NOAA proposes new climate agency

Agency would be based on the National Weather Service.

The National Oceanic and Atmospheric Administration Monday proposed a new climate change service intended to consolidate and improve long-range data and predictions, including rises in sea levels, droughts and other adverse effects.

The plan is modeled on the 140-year-old National Weather Service, which provides short-term information.

"Now we need a climate service ... to really focus on the long-range impacts of climate change," said Commerce Secretary Gary Locke. "This will provide a single point of contact, a one-stop shop for businesses and government that need NOAA's high-quality forecasting for making predictions."

House and Senate appropriators would need to approve the restructuring, Locke said. He wants the new climate service to start in fiscal 2011. Thomas Karl, director of the National Climatic Data Center, would be the transitional director of the service, which would also have six regional directors.

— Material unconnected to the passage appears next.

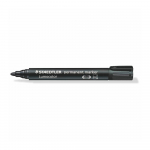 Staedtler Lumocolor P&uuml;siv Peene Otsaga Viltpliiats 10tk must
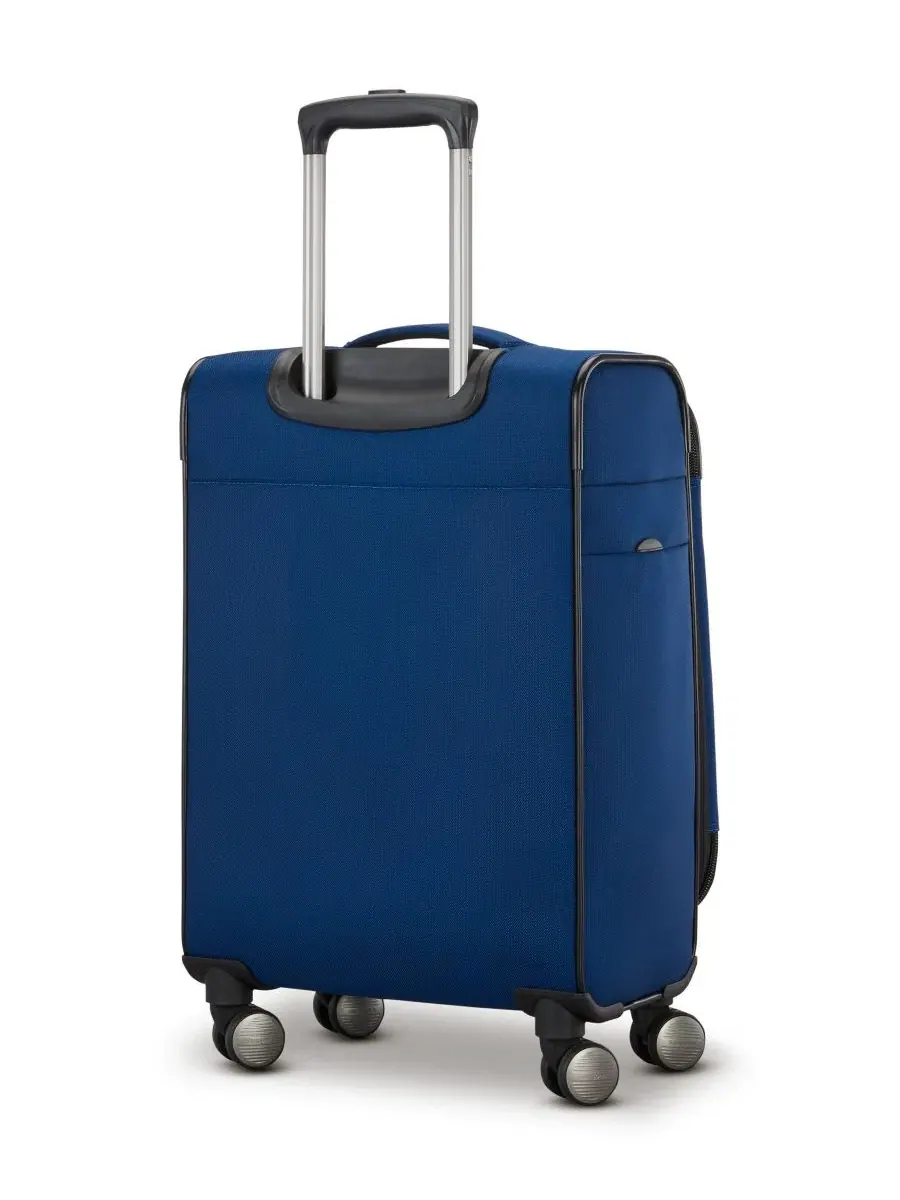 Дорожная сумка на колесиках Samsonite X-Tralight 4 — изображение 3 из 9, синий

The service would rely on existing resources but will eventually need additional funds, said NOAA Administrator Jane Lubchenco.

The Obama administration's proposal comes amid controversy surrounding some climate data released in a much-heralded report by the United Nation's Intergovernmental Panel on Climate Change, which the United States and others have used as justification to try to curb global greenhouse gas emissions.

A 2007 IPCC report contained unsubstantiated figures to conclude the melting of Himalayan glaciers, which officials at the panel said was an accident.

Climate skeptics have pounced on the flub, with Sen. John Barrasso, R-Wyo., last week calling for IPCC Chairman Rajendra Pachauri to resign.

"Every day, new scandals emerge about the so called 'facts' in the UN reports," Barrasso said in a statement. "The integrity of the data and the integrity of the science have been compromised."

Lubchenco Monday defended the IPCC.

"The IPCC has recognized that that particular conclusion was in error," she said. "That said, the vast majority of the conclusions ... are credible, have been through a very rigorous process and are absolutely state of the science, state of the art."

Lubchenco said the inclusion of the glacier data "was unfortunate but quite atypical of the rest of the IPCC," noting the panel "has thousands and thousands of conclusions about specific changes in the climate system, and that most of them have been shown to be quite reliable."